▶ _What you need to do_
Please return, word for word, the stretch of the interview about making the 'Grrr' ad below from "Choosing a director" through "images and ideas?".

▶ _Text under study_
•••••
How did you pick the directors Smith and Foulkes and why?
Choosing a director is an exciting part of the process. Other directors had done some lovely stuff. And then Smith and Foulkes walked in and showed us one frame. It was the shot where four big fish jump out of the water and swallow the diesel engines. There was this amazing landscape full of tightly clipped grass, like it was tended by some head-gardener with an obsessive/compulsive disorder. I remember thinking, yes, that's it, they've got it. It was beautiful, like a childhood memory or a still from your favorite dream. That single still got them the job.

How did you come up with the images and ideas?
It was a world you wanted to see more of. It was like a golf course designed by Liberace. It's interesting to see where the boundaries of taste and style lie. Smith and Foulkes produced a still with an Italianate fountain statue pissing on a passing diesel engine. It didn't feel right. One important reference was a mood tape we'd put together about positive hate. One clip was from the night the Berlin Wall came down. There were people with sledgehammers giving it their all, but they had huge smiles on their faces. We knew that was the kind of joyful hate that our characters needed to capture. We tried different things before narrowing it down to the characters that made it into the ad. There were lots of disappointed animals by the end. It's not easy explaining to a monkey's agent why he's not right for the part. One of the amazing things about Smith & Foulkes is that they don't have a set style. It's incredibly liberating to work with people without fixed moorings, or a style to protect. With 'Grrr,' we felt like we'd jumped off a cliff and had to find our way down safely.

How difficult was this to make?
It's difficult to make animation because for so long you're looking at animatics, blocked landscapes and character stand-ins. You have to know what you want and edit it before you start shooting. It's only in the last two days, the glorious, high-res days, when you see the flamingo wings glitter and the engines, reflections in the water that you can say, this is working. Animation tests the bonds of trust between everyone. It takes a lot of trust to stick with it and not panic.
•••••
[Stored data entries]
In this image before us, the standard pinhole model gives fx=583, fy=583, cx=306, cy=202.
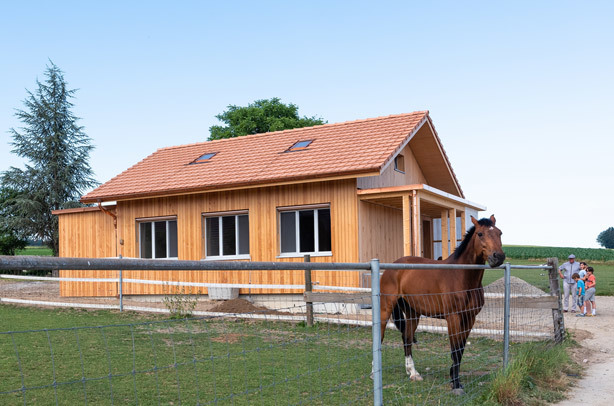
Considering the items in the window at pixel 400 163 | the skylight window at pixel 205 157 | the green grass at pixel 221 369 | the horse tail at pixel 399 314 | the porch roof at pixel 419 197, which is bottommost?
the green grass at pixel 221 369

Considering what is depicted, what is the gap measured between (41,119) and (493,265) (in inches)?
1494

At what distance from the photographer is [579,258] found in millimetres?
51062

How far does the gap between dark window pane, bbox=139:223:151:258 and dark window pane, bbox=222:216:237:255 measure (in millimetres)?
2960

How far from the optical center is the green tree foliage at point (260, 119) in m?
41.5

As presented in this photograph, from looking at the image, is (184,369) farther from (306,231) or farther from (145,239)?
(145,239)

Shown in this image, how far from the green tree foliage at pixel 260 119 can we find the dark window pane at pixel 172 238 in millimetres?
22681

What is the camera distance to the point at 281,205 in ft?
54.0

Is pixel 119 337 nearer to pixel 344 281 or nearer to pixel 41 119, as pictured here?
pixel 344 281

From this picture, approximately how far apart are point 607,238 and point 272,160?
12502 centimetres

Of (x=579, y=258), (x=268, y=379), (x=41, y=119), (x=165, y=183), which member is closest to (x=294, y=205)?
(x=165, y=183)

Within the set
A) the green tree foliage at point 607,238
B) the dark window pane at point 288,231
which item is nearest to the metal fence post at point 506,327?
the dark window pane at point 288,231

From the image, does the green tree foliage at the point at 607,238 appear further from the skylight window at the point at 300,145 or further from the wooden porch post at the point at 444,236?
the skylight window at the point at 300,145

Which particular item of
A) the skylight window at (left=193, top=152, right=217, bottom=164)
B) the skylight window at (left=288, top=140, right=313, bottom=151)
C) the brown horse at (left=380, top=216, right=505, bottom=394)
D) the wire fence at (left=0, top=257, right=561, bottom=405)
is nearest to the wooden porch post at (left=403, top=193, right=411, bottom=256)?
the wire fence at (left=0, top=257, right=561, bottom=405)

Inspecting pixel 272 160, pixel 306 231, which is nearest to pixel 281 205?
pixel 306 231
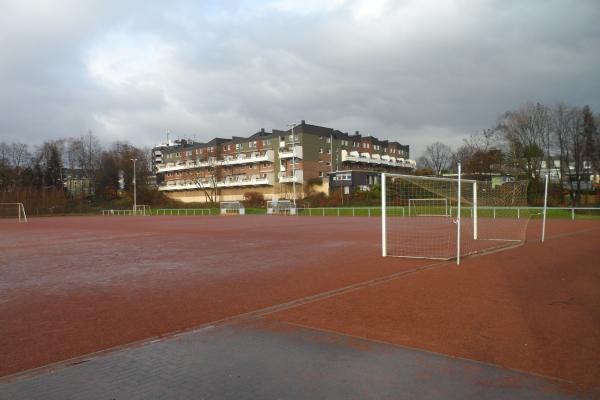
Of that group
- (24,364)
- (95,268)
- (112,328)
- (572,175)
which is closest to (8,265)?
(95,268)

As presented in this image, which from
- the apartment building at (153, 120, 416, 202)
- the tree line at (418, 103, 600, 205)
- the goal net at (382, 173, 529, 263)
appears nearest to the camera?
the goal net at (382, 173, 529, 263)

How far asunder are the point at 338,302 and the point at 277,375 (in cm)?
300

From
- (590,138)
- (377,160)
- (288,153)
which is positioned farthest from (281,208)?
(377,160)

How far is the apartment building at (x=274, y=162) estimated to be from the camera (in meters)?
75.1

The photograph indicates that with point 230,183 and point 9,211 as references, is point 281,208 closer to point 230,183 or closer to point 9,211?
point 230,183

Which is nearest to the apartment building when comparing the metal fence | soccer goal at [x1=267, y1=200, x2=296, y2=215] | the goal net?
the metal fence

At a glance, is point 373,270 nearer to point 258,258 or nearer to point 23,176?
point 258,258

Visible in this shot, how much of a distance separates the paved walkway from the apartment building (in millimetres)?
65077

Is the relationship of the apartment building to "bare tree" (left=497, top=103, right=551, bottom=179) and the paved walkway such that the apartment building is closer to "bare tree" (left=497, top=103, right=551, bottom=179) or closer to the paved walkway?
"bare tree" (left=497, top=103, right=551, bottom=179)

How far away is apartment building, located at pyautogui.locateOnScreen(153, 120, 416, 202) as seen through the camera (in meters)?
75.1

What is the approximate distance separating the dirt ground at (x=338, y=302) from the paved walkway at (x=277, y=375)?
42 cm

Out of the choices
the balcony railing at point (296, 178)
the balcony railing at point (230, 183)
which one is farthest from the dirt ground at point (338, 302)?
the balcony railing at point (230, 183)

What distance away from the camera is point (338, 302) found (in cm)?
704

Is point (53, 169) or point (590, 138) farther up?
point (53, 169)
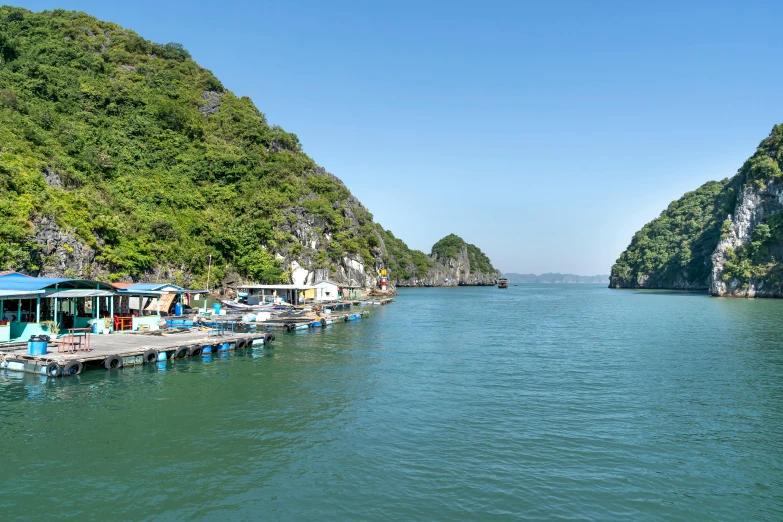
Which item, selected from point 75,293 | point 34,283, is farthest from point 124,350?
point 34,283

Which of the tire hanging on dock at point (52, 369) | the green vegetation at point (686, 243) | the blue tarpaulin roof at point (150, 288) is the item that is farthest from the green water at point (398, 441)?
the green vegetation at point (686, 243)

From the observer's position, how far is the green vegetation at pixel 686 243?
16050cm

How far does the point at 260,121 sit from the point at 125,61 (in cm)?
2750

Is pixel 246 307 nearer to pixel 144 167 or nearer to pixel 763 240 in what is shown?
pixel 144 167

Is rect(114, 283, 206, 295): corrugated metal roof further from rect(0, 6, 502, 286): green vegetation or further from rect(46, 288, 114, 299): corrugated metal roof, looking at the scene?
rect(0, 6, 502, 286): green vegetation

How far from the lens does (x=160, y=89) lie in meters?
92.4

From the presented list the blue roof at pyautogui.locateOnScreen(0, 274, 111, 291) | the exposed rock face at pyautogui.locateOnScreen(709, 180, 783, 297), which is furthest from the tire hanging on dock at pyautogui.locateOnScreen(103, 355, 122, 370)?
the exposed rock face at pyautogui.locateOnScreen(709, 180, 783, 297)

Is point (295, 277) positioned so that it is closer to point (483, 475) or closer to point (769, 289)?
point (483, 475)

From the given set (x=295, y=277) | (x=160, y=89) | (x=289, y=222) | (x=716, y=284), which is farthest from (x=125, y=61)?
(x=716, y=284)

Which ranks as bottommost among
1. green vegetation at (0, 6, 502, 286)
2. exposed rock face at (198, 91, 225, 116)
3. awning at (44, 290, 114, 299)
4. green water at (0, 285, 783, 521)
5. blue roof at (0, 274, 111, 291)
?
green water at (0, 285, 783, 521)

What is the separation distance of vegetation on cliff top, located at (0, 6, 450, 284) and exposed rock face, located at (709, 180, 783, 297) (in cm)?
8456

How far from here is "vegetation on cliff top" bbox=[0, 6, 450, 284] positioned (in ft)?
176

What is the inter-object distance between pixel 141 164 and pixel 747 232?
425 ft

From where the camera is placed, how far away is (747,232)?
11562 cm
•••••
▶ _Reply_
Choosing a director is an exciting part of the process. Other directors had done some lovely stuff. And then Smith and Foulkes walked in and showed us one frame. It was the shot where four big fish jump out of the water and swallow the diesel engines. There was this amazing landscape full of tightly clipped grass, like it was tended by some head-gardener with an obsessive/compulsive disorder. I remember thinking, yes, that's it, they've got it. It was beautiful, like a childhood memory or a still from your favorite dream. That single still got them the job.

How did you come up with the images and ideas?